2019-06-20, 16:15	#5
a1call "Rashid Naimi" Oct 2015 Remote to Here/There 2·11·109 Posts	I do not know if the proof is valid or not. However, personally I like your approach in redefining the conjecture. I suggest that you define the zones more precisely and in terms of arbitrary values such as N. I think a more precise parametric/formulaic argument will either show if there are holes to be patched or not.

2019-06-20, 21:01	#6
a1call "Rashid Naimi" Oct 2015 Remote to Here/There 100101011110₂ Posts	Use of the word "roughly" is problematic in a mathematical proof.
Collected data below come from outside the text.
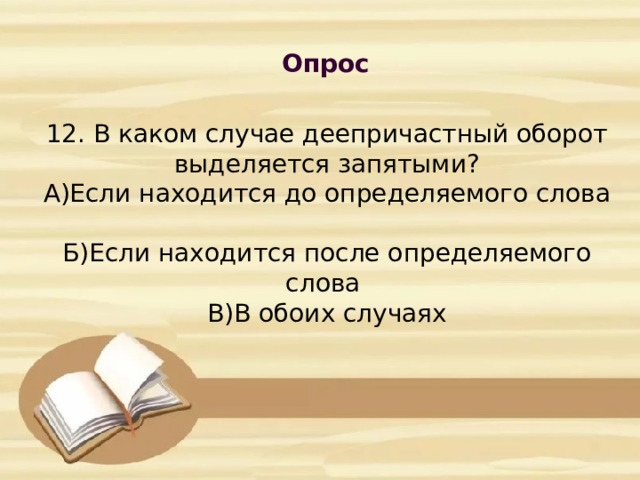 Опрос

12. В каком случае деепричастный оборот выделяется запятыми?
А)Если находится до определяемого слова

Б)Если находится после определяемого слова
В)В обоих случаях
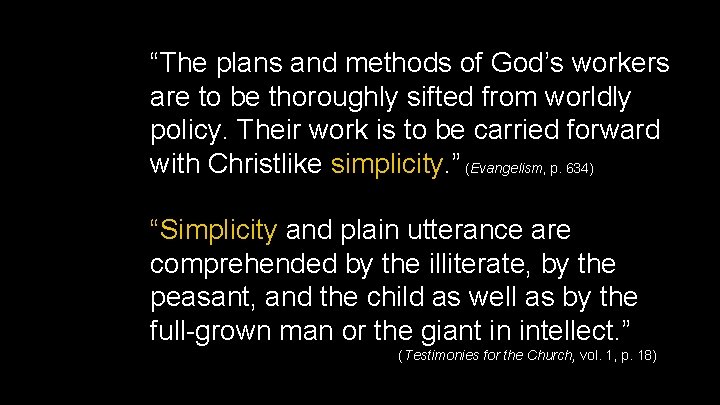 “The plans and methods of God’s workers are to be thoroughly sifted from worldly policy. Their work is to be carried forward with Christlike simplicity.” (Evangelism, p. 634)

“Simplicity and plain utterance are comprehended by the illiterate, by the peasant, and the child as well as by the full-grown man or the giant in intellect.”
(Testimonies for the Church, vol. 1, p. 18)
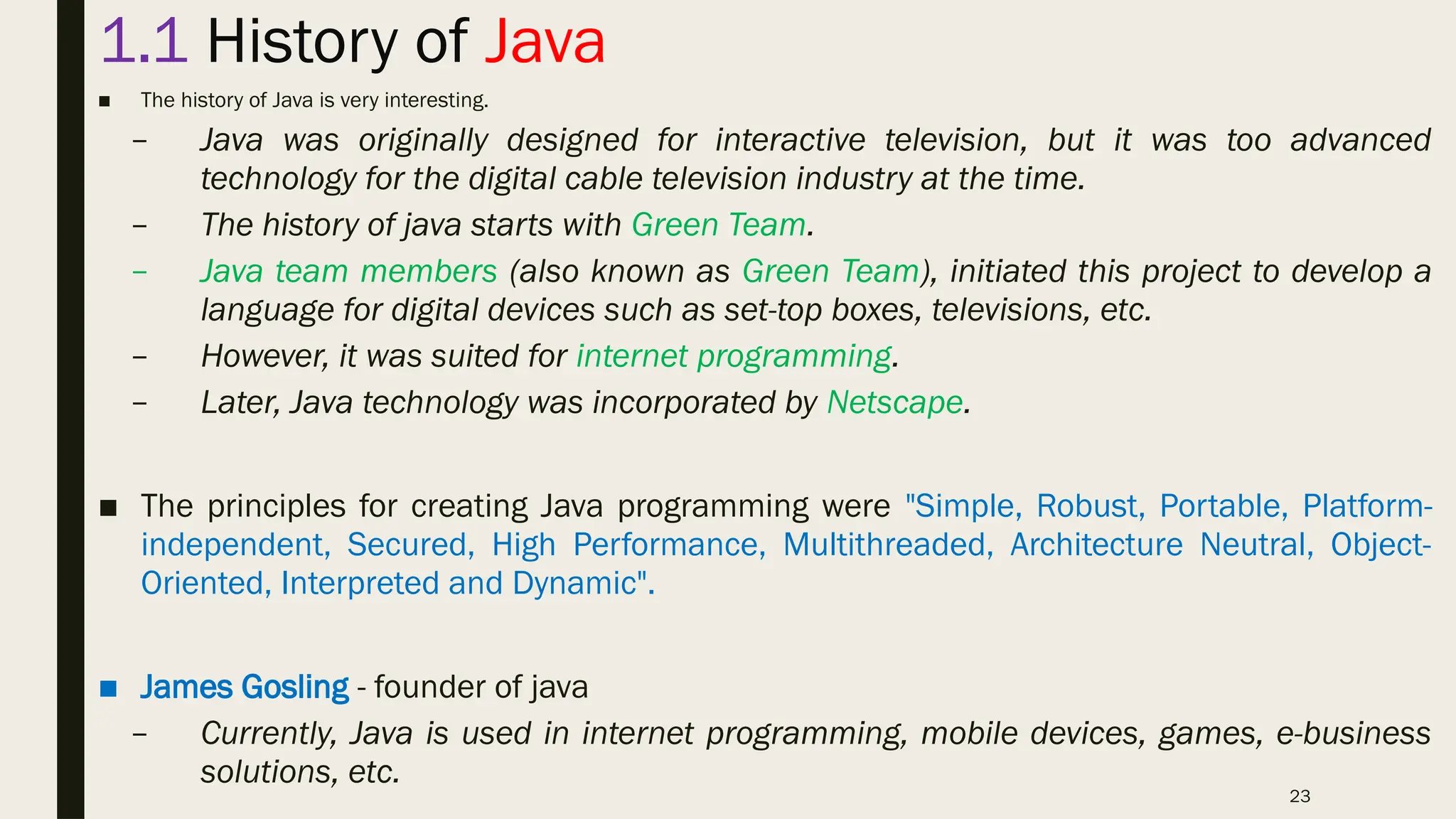 1.1 History of Java

■ The history of Java is very interesting.

– Java was originally designed for interactive television, but it was too advanced technology for the digital cable television industry at the time.

– The history of java starts with Green Team.

– Java team members (also known as Green Team), initiated this project to develop a language for digital devices such as set-top boxes, televisions, etc.

– However, it was suited for internet programming.

– Later, Java technology was incorporated by Netscape.

■ The principles for creating Java programming were "Simple, Robust, Portable, Platform-independent, Secured, High Performance, Multithreaded, Architecture Neutral, Object-Oriented, Interpreted and Dynamic".

■ James Gosling - founder of java

– Currently, Java is used in internet programming, mobile devices, games, e-business solutions, etc.

23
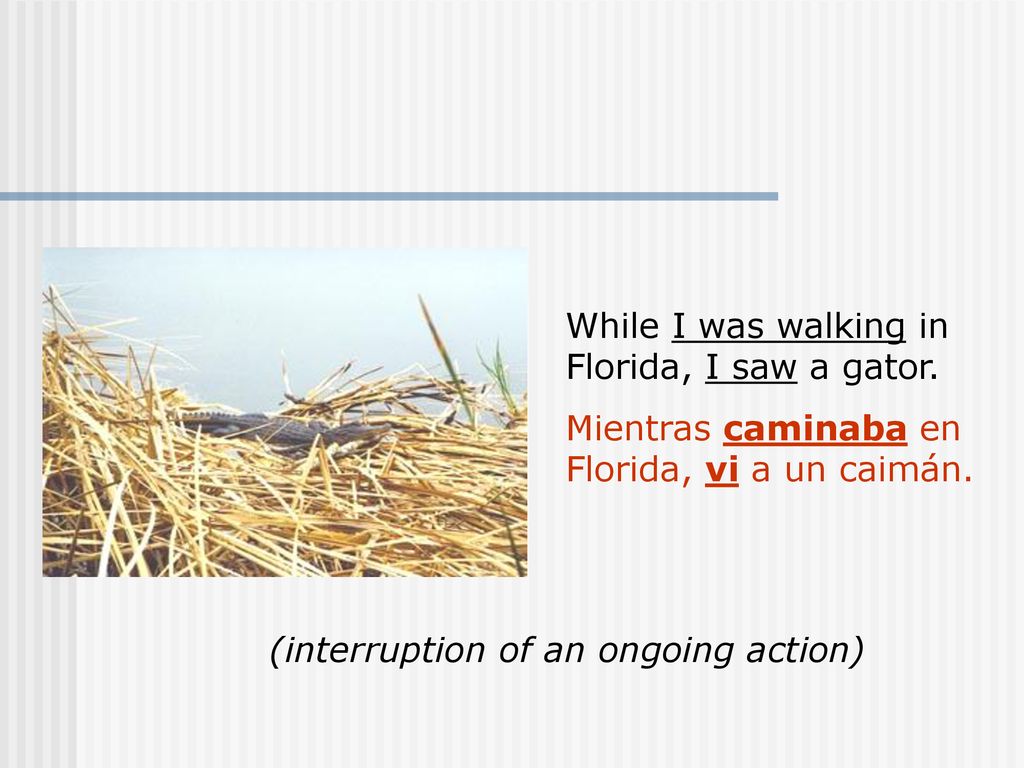 While I was walking in Florida, I saw a gator.

Mientras caminaba en Florida, vi a un caimán.

(interruption of an ongoing action)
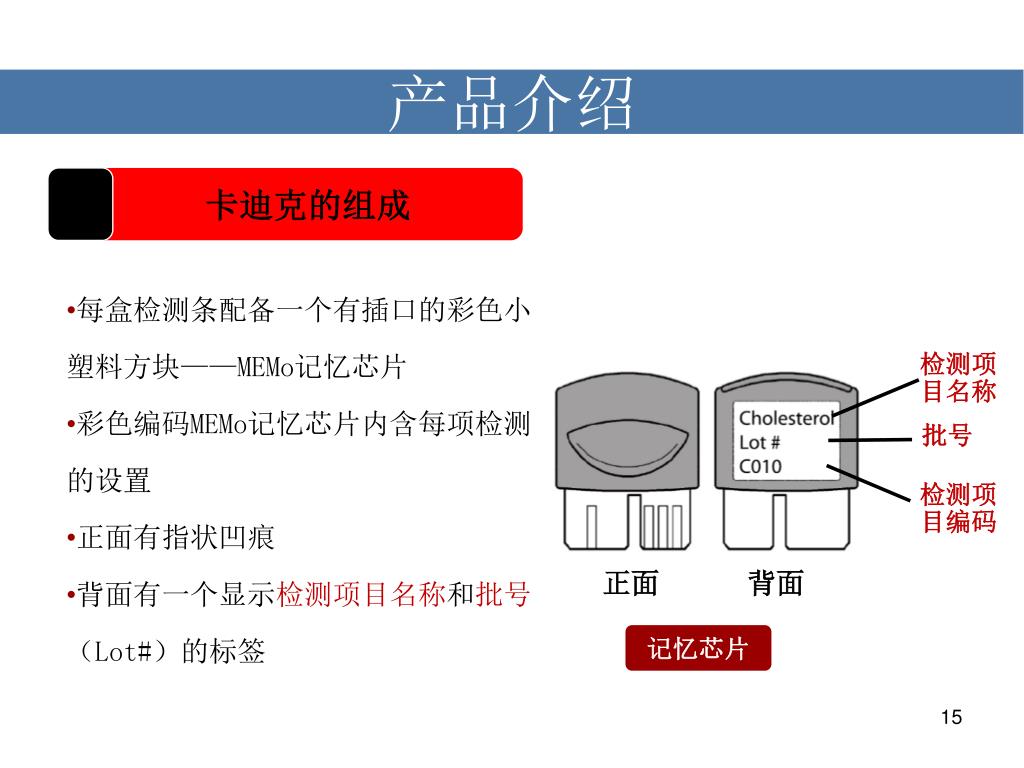 产品介绍

卡迪克的组成

•每盒检测条配备一个有插口的彩色小塑料方块——MEMo记忆芯片

•彩色编码MEMo记忆芯片内含每项检测的设置

•正面有指状凹痕

•背面有一个显示检测项目名称和批号（Lot#）的标签

Cholesterol
Lot #
C010

检测项目名称

批号

检测项目编码

正面

背面

记忆芯片

15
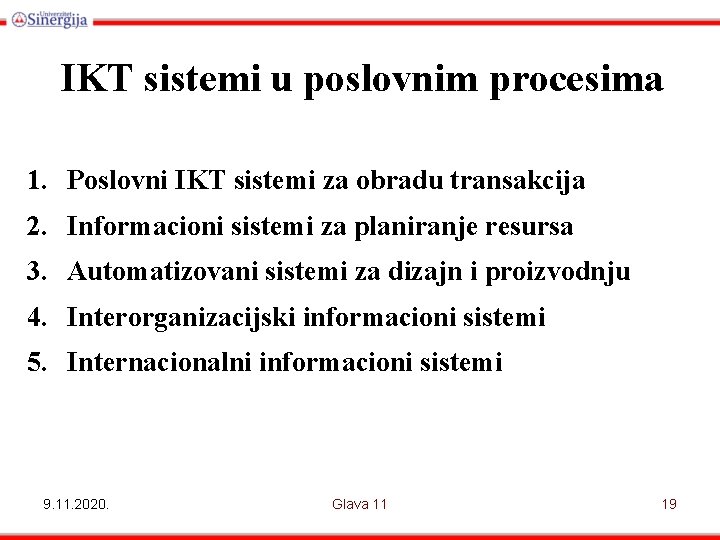 Univerzitet Sinergija

IKT sistemi u poslovnim procesima

1. Poslovni IKT sistemi za obradu transakcija
2. Informacioni sistemi za planiranje resursa
3. Automatizovani sistemi za dizajn i proizvodnju
4. Interorganizacijski informacioni sistemi
5. Internacionalni informacioni sistemi

9.11.2020.
Glava 11
19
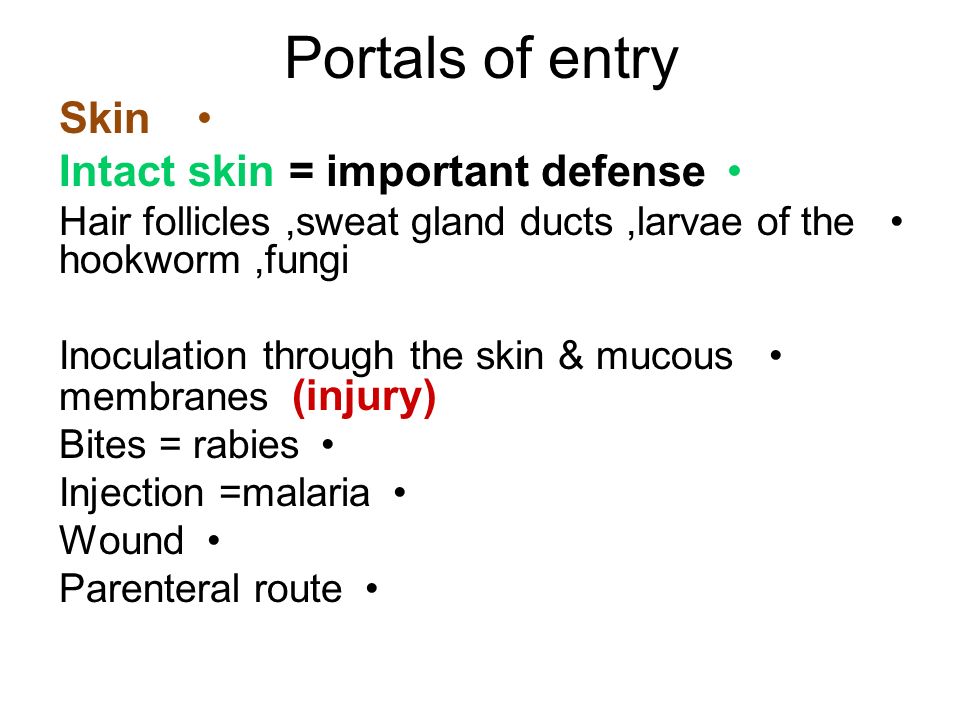 Portals of entry

Skin •

Intact skin = important defense •

Hair follicles ,sweat gland ducts ,larvae of the hookworm ,fungi •

Inoculation through the skin & mucous membranes (injury) •

Bites = rabies •

Injection =malaria •

Wound •

Parenteral route •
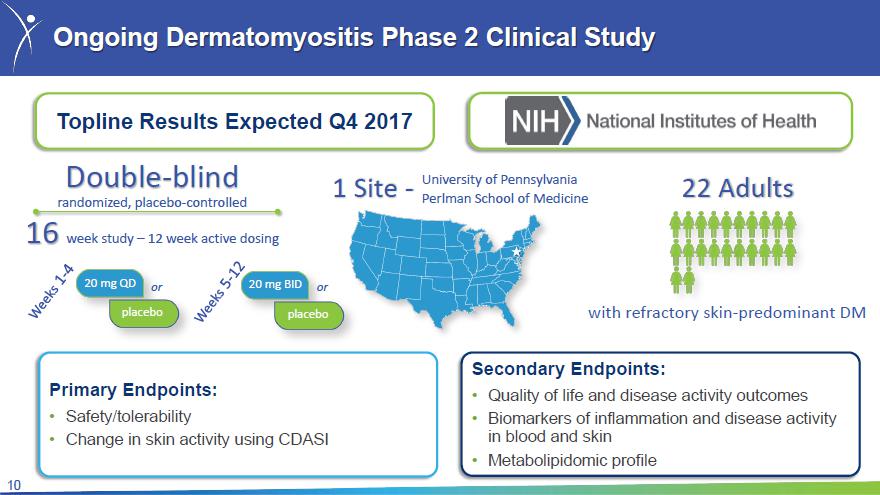 Ongoing Dermatomyositis Phase 2 Clinical Study

Topline Results Expected Q4 2017

NIH National Institutes of Health

Double-blind
randomized, placebo-controlled

16 week study – 12 week active dosing

Weeks 1-4
20 mg QD or
placebo

Weeks 5-12
20 mg BID or
placebo

1 Site - University of Pennsylvania Perlman School of Medicine

22 Adults

with refractory skin-predominant DM

Primary Endpoints:
• Safety/tolerability
• Change in skin activity using CDASI

Secondary Endpoints:
• Quality of life and disease activity outcomes
• Biomarkers of inflammation and disease activity in blood and skin
• Metabolipidomic profile

10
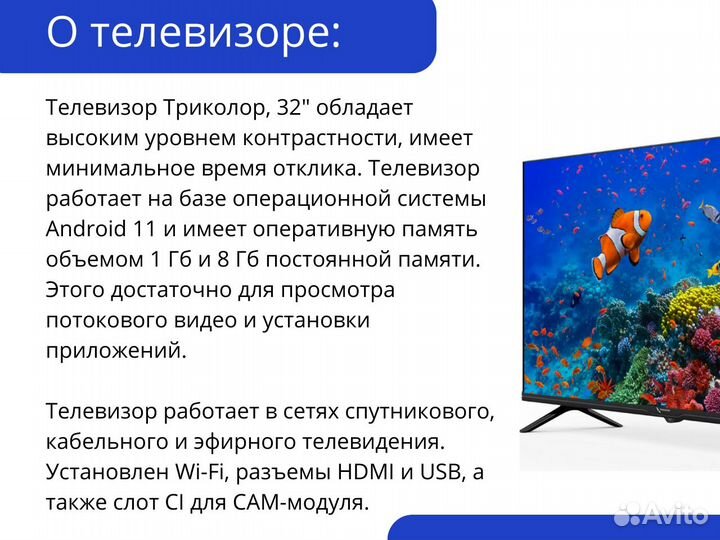 О телевизоре:

Телевизор Триколор, 32" обладает высоким уровнем контрастности, имеет минимальное время отклика. Телевизор работает на базе операционной системы Android 11 и имеет оперативную память объемом 1 Гб и 8 Гб постоянной памяти. Этого достаточно для просмотра потокового видео и установки приложений.

Телевизор работает в сетях спутникового, кабельного и эфирного телевидения. Установлен Wi-Fi, разъемы HDMI и USB, а также слот CI для CAM-модуля.

Avito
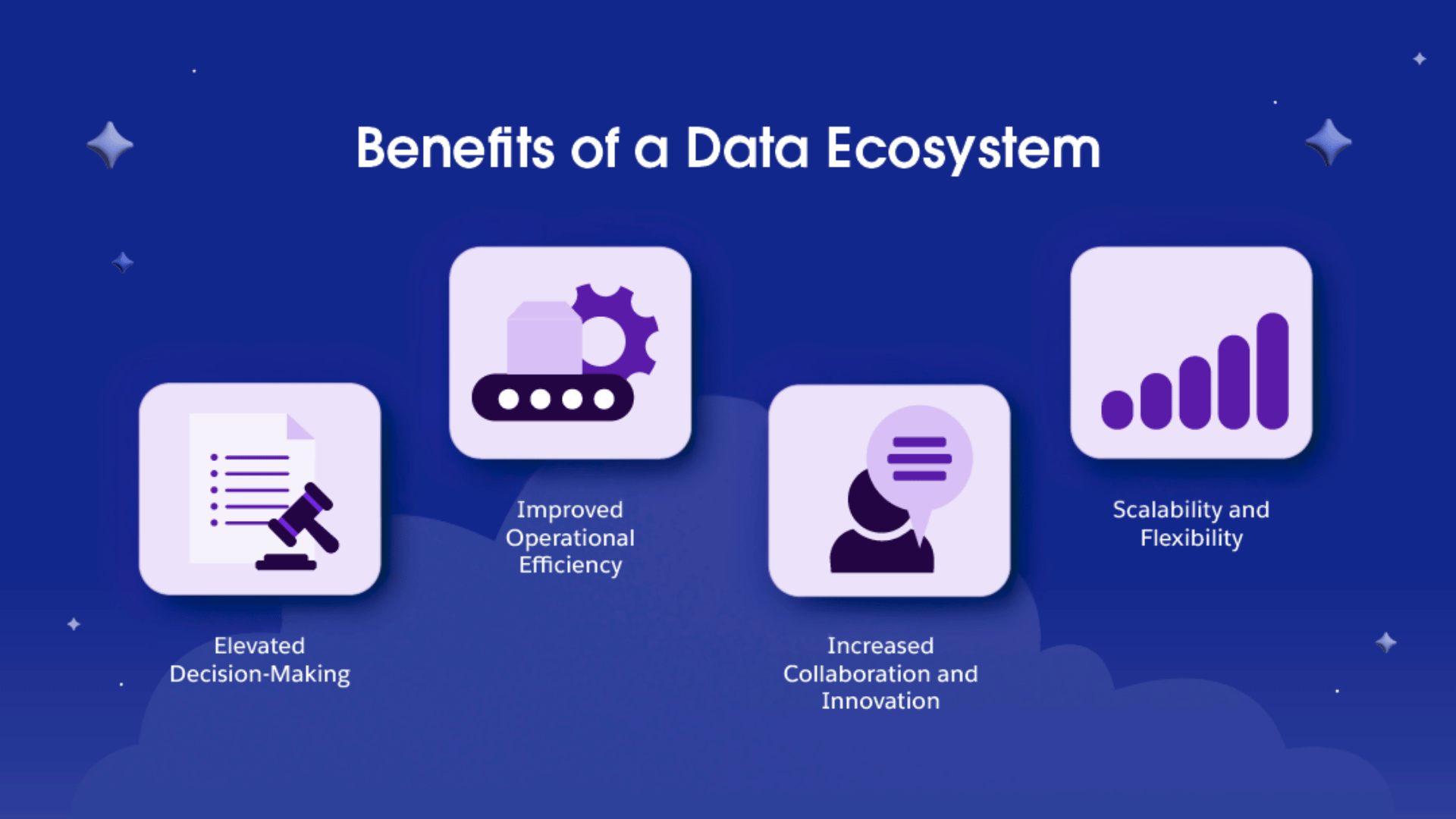 Benefits of a Data Ecosystem

Elevated Decision-Making

Improved Operational Efficiency

Increased Collaboration and Innovation

Scalability and Flexibility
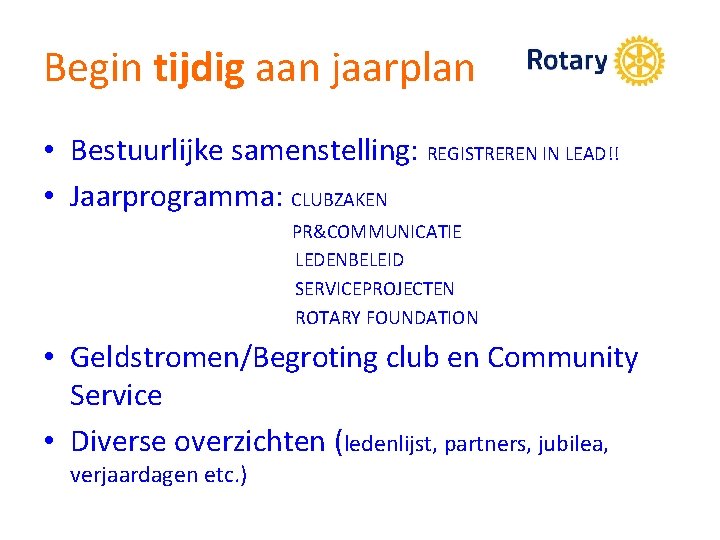 Begin tijdig aan jaarplan

Rotary

• Bestuurlijke samenstelling: REGISTREREN IN LEAD!!
• Jaarprogramma: CLUBZAKEN
PR&COMMUNICATIE
LEDENBELEID
SERVICEPROJECTEN
ROTARY FOUNDATION
• Geldstromen/Begroting club en Community Service
• Diverse overzichten (ledenlijst, partners, jubilea, verjaardagen etc.)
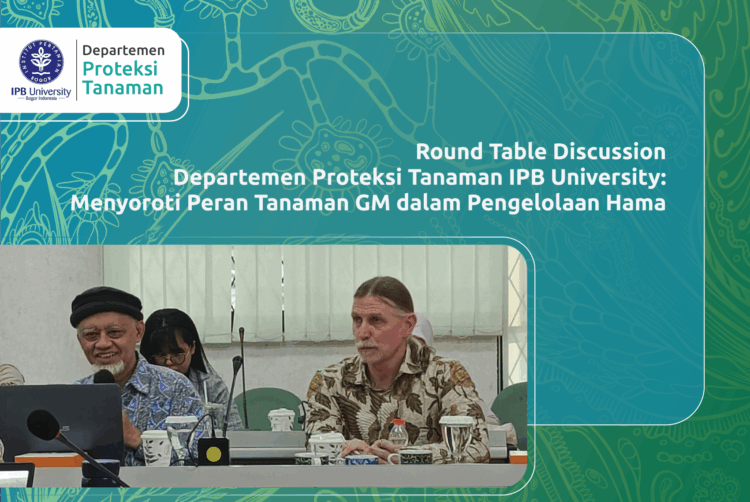 INSTITUT PERTANIAN BOGOR
IPB University
Bogor Indonesia

Departemen
Proteksi
Tanaman

Round Table Discussion
Departemen Proteksi Tanaman IPB University:
Menyoroti Peran Tanaman GM dalam Pengelolaan Hama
Why not say that for any given positive integer N, Set 1 is the set of all integers 1 to N Set 2 is the set of all integers N+1 to 2N Set 3 is the set of all integers 2N+1 to 4N Now if you can prove that for any given N, all the integers in set 2 are arithmetic means of 2 prime numbers which are members of sets 1 and 3, then you have indeed proven the conjecture. There might be such a proof in OP, but it's too long of a post for my attention span to look for it.

2019-06-21, 09:19	#10
Awojobi Feb 2019 1011110₂ Posts	I have not made any assumptions. All I have done is make approximations that are valid. Valid, in the sense that upper bounds of repetitions and lower bound of the number of primes less than N have been used in modelling the scenario. So, basically, in my modelling, for each cycle, less arithmetic means are being produced than the actual number of arithmetic means produced and yet all arithmetic means will be produced, if that makes any sense.